An article on the blog for Oxford Dictionaries entitled “Ten Things You Might Not Have Known about the English Language” caught my attention. It’s several years old, but it contains interesting information. The only ones I didn’t know were that -ize was British and not American and how many people are in process of learning English.
During classes that I teach, I often talk about the lack of a language academy that has the ability to decide what is “good” English. While I might have been more in favor of the idea in the past, after I heard that Brazilian Portuguese became the official standard for the Portuguese language, I was much less interested. (Can’t find the source I read that in.)
Only recently (say in the three years) have I learned that Noah Webster decided to Americanize English in order to make it better.
Bartleby quotes Mencken’s The American Language from 1921, saying,
Grounding his [Webster’s] wholesale reforms upon a saying by Franklin, that “those people spell best who do not know how to spell”—i. e., who spell phonetically and logically—he [Webster] made an almost complete sweep of whole classes of silent letters…
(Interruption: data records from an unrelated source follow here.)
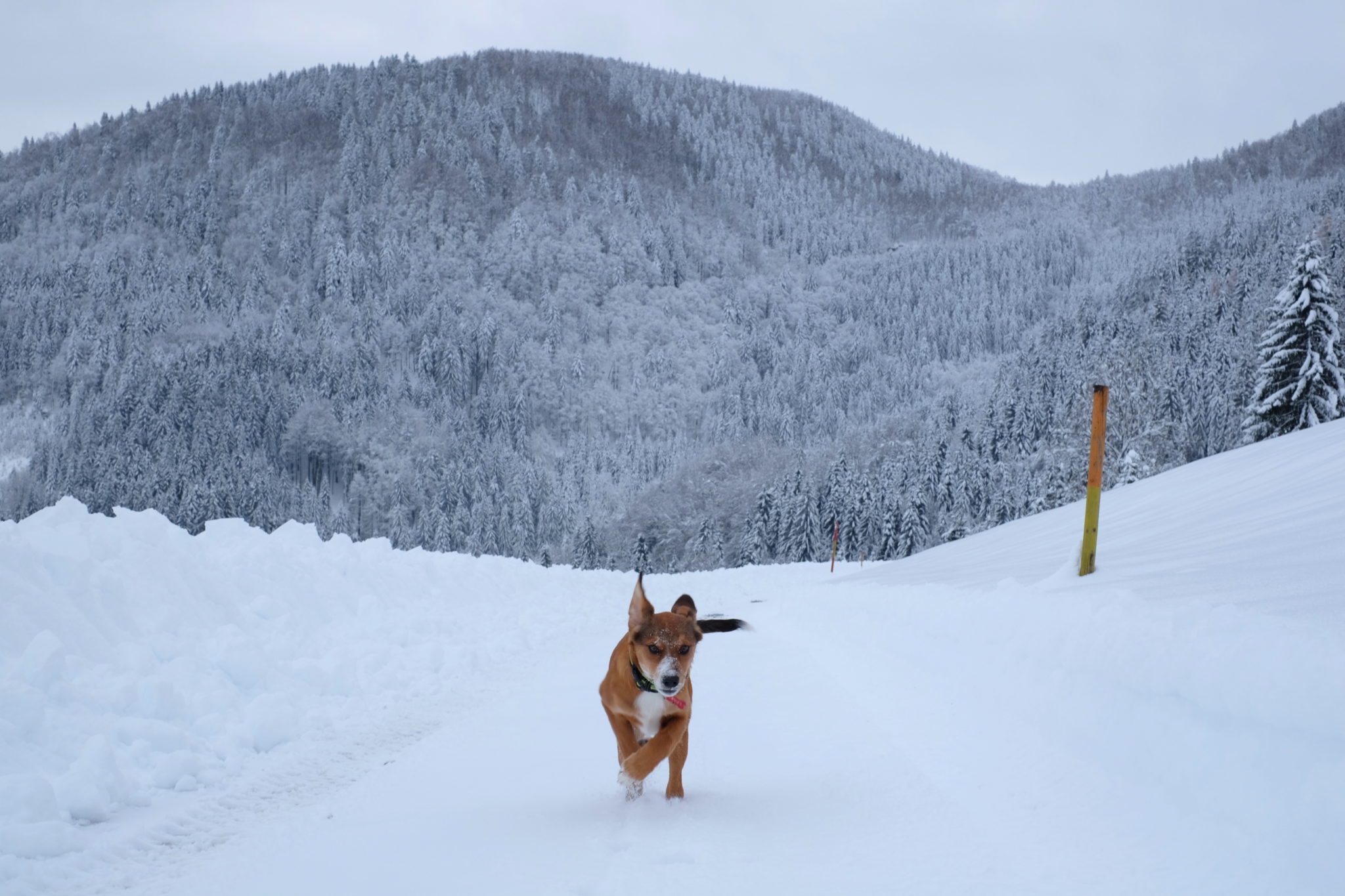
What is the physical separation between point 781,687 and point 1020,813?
3807 mm

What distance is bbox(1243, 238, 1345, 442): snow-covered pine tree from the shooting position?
30.7 m

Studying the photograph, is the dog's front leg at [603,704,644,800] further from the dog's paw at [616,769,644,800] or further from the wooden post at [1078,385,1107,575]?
the wooden post at [1078,385,1107,575]

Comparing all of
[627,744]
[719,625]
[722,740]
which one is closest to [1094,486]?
[722,740]

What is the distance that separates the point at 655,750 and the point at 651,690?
0.91 ft

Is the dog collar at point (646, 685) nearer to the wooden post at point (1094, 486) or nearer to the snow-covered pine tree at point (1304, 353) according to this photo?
the wooden post at point (1094, 486)

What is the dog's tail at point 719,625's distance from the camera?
4.59m

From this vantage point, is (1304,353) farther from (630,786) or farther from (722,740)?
(630,786)

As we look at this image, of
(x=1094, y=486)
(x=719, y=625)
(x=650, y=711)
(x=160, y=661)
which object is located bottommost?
(x=160, y=661)

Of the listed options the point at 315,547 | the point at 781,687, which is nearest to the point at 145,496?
the point at 315,547

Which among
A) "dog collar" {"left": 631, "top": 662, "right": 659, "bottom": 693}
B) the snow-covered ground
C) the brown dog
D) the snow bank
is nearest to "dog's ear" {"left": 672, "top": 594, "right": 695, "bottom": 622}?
the brown dog

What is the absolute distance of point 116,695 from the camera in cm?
531

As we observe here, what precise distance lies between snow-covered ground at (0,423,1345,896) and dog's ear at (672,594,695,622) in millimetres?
946

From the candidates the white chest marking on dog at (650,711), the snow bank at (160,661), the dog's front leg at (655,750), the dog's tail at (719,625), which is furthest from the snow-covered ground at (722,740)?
the dog's tail at (719,625)

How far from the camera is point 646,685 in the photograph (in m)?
3.91
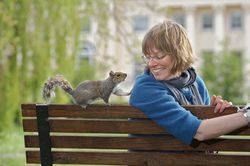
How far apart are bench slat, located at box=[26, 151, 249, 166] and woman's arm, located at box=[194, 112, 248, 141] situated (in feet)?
0.56

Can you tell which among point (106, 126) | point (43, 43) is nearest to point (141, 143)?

A good many of these new spellings, of course, were not actually Webster’s inventions. For example, the change from -our to -or in words of the honor class was a mere echo of an earlier English uncertainty. In the first three folios of Shakespeare, 1623, 1632 and 1663-6, honor and honour were used indiscriminately and in almost equal proportions; English spelling was still fluid, and the -our-form was not consistently adopted until the fourth folio of 1685.
A great many of his innovations, of course, failed to take root, and in the course of time he abandoned some of them himself.